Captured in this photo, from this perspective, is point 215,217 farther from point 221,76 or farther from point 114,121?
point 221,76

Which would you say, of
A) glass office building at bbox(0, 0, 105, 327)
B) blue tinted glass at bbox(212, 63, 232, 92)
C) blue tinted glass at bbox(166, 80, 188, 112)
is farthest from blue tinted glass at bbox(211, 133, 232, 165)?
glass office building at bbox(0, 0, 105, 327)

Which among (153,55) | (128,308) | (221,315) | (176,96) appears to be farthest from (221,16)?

■ ■ ■ ■ ■

Please rewrite all of the items above, replacing "blue tinted glass" with "tinted window pane" wherever it occurs and leaving everything else unchanged.

Response for this exercise
Captured in this photo, from this perspective, is point 215,217 farther from point 221,76 or farther from point 114,121?
point 221,76

Which would you say, of
A) glass office building at bbox(0, 0, 105, 327)
B) tinted window pane at bbox(212, 63, 232, 92)
C) tinted window pane at bbox(166, 80, 188, 112)
is farthest from tinted window pane at bbox(211, 133, 232, 165)?
glass office building at bbox(0, 0, 105, 327)

Which among (153,55) | (128,308) | (221,315) | (176,96) appears to be farthest from (221,16)?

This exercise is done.